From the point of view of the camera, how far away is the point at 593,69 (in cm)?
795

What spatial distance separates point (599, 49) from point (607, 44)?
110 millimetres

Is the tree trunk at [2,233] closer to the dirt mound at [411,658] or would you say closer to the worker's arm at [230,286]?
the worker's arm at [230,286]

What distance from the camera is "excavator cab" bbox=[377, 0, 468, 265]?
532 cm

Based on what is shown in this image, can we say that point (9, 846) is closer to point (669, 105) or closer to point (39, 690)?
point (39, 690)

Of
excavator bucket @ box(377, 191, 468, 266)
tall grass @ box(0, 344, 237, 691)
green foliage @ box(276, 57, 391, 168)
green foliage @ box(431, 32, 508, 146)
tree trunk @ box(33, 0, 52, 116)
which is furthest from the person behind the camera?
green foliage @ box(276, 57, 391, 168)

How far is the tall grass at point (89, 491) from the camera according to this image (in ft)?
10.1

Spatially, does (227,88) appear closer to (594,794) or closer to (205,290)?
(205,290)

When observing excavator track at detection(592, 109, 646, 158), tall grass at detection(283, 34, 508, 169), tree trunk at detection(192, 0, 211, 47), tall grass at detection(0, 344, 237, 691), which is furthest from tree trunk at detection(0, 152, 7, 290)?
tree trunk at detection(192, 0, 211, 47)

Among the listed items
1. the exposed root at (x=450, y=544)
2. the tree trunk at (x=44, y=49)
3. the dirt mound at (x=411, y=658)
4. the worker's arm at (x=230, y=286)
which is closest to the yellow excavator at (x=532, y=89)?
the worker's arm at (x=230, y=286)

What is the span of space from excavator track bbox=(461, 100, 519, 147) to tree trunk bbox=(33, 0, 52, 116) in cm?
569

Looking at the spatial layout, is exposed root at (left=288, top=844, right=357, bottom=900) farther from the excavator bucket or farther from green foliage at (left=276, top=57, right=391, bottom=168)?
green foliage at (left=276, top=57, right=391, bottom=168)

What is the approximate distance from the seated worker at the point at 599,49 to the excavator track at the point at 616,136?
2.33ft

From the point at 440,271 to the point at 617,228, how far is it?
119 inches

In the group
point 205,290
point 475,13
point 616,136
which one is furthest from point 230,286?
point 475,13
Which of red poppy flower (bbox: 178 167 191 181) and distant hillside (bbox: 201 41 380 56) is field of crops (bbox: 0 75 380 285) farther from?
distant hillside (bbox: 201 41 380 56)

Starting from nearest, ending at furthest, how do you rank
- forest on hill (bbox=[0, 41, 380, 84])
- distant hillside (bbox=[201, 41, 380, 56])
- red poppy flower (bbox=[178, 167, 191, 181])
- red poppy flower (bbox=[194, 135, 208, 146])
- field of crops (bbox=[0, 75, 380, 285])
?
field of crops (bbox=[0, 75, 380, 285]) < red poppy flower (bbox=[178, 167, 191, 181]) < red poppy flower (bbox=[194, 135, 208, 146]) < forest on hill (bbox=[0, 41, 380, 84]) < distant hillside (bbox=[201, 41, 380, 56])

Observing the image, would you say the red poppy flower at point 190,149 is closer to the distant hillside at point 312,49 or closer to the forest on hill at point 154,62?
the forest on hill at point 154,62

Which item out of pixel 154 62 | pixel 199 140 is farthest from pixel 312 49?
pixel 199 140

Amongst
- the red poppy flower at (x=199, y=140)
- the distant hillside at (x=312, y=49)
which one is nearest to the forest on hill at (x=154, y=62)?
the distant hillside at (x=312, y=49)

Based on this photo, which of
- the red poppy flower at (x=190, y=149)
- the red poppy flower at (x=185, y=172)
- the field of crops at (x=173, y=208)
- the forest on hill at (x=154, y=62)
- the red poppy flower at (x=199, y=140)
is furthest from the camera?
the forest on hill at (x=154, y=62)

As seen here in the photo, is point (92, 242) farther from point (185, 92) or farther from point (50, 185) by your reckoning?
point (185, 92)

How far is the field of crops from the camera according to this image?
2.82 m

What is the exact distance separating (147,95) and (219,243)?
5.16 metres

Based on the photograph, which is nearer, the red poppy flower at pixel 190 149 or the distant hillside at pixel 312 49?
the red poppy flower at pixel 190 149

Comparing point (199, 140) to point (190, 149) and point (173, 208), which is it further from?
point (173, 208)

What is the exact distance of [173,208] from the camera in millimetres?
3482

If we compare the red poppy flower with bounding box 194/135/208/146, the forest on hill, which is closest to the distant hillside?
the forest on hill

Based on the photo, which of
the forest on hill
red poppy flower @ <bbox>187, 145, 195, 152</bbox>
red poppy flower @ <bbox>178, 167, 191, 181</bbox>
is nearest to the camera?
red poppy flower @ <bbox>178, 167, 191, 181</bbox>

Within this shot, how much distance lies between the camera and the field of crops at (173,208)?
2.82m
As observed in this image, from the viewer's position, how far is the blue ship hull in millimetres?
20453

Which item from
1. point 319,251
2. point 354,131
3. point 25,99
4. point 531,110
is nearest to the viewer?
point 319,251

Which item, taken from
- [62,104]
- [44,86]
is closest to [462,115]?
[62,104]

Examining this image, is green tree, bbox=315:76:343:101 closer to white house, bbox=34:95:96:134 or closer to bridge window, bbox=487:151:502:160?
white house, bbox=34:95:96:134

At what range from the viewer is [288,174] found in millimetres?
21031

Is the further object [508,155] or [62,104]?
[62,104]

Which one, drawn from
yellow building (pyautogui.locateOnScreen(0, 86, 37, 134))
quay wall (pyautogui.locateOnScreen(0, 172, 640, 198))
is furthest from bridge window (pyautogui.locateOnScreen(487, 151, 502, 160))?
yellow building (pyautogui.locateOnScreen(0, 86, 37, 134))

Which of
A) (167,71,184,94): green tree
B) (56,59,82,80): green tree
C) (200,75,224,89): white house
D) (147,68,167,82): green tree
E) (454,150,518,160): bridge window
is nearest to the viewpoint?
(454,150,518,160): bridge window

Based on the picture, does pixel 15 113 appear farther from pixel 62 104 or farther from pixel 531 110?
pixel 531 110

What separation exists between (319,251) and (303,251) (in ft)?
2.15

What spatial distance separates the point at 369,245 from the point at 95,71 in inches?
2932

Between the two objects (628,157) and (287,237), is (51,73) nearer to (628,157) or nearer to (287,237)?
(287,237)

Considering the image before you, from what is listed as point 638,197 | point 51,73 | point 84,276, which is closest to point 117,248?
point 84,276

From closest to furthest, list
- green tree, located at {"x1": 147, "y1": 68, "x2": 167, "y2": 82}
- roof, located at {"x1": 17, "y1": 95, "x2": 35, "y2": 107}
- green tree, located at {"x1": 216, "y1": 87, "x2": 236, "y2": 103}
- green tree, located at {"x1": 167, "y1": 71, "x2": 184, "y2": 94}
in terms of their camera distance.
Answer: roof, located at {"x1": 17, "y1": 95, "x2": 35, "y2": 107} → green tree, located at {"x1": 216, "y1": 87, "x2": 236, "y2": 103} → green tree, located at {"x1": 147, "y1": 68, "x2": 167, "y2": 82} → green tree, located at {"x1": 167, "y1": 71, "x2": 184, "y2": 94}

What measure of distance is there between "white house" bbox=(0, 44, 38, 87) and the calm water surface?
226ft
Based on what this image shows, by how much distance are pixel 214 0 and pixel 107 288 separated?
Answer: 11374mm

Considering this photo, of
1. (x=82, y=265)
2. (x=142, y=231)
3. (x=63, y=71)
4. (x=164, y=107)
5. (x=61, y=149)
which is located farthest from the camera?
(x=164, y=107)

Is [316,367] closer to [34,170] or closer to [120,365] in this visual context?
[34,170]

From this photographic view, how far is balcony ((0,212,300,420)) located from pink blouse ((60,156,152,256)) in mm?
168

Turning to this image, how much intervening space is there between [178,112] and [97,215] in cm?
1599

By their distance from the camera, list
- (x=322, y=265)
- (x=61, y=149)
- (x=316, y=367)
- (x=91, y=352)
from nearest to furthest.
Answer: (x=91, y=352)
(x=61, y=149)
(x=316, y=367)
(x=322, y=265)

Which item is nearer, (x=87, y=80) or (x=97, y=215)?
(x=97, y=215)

**WHAT NEEDS TO BE DONE**
Only the lines from the one that contains "From closest to furthest, list" to the end of the data should be output, exactly as they appear.

**FULL RESPONSE**
From closest to furthest, list
- green tree, located at {"x1": 147, "y1": 68, "x2": 167, "y2": 82}
- roof, located at {"x1": 17, "y1": 95, "x2": 35, "y2": 107}
- green tree, located at {"x1": 216, "y1": 87, "x2": 236, "y2": 103}
- green tree, located at {"x1": 167, "y1": 71, "x2": 184, "y2": 94}
in terms of their camera distance.
Answer: roof, located at {"x1": 17, "y1": 95, "x2": 35, "y2": 107} → green tree, located at {"x1": 216, "y1": 87, "x2": 236, "y2": 103} → green tree, located at {"x1": 147, "y1": 68, "x2": 167, "y2": 82} → green tree, located at {"x1": 167, "y1": 71, "x2": 184, "y2": 94}

What measure of distance is there between "white house" bbox=(0, 44, 38, 87) and the calm water surface?
226ft
Based on what this image shows, by how much distance are pixel 214 0 and pixel 107 288 separated?
Answer: 11374mm

Considering this photo, of
1. (x=82, y=265)
2. (x=142, y=231)
3. (x=63, y=71)
4. (x=164, y=107)
5. (x=61, y=149)
which is located farthest from the camera?
(x=164, y=107)

Is [316,367] closer to [34,170] or closer to [120,365] in this visual context?
[34,170]

From this photographic view, how far is balcony ((0,212,300,420)) located from pink blouse ((60,156,152,256)) in mm?
168

Turning to this image, how much intervening space is there between [178,112] and [97,215] in cm?
1599

By their distance from the camera, list
- (x=322, y=265)
- (x=61, y=149)
- (x=316, y=367)
- (x=91, y=352)
from nearest to furthest.
Answer: (x=91, y=352)
(x=61, y=149)
(x=316, y=367)
(x=322, y=265)

Which item is nearer, (x=87, y=80) or (x=97, y=215)?
(x=97, y=215)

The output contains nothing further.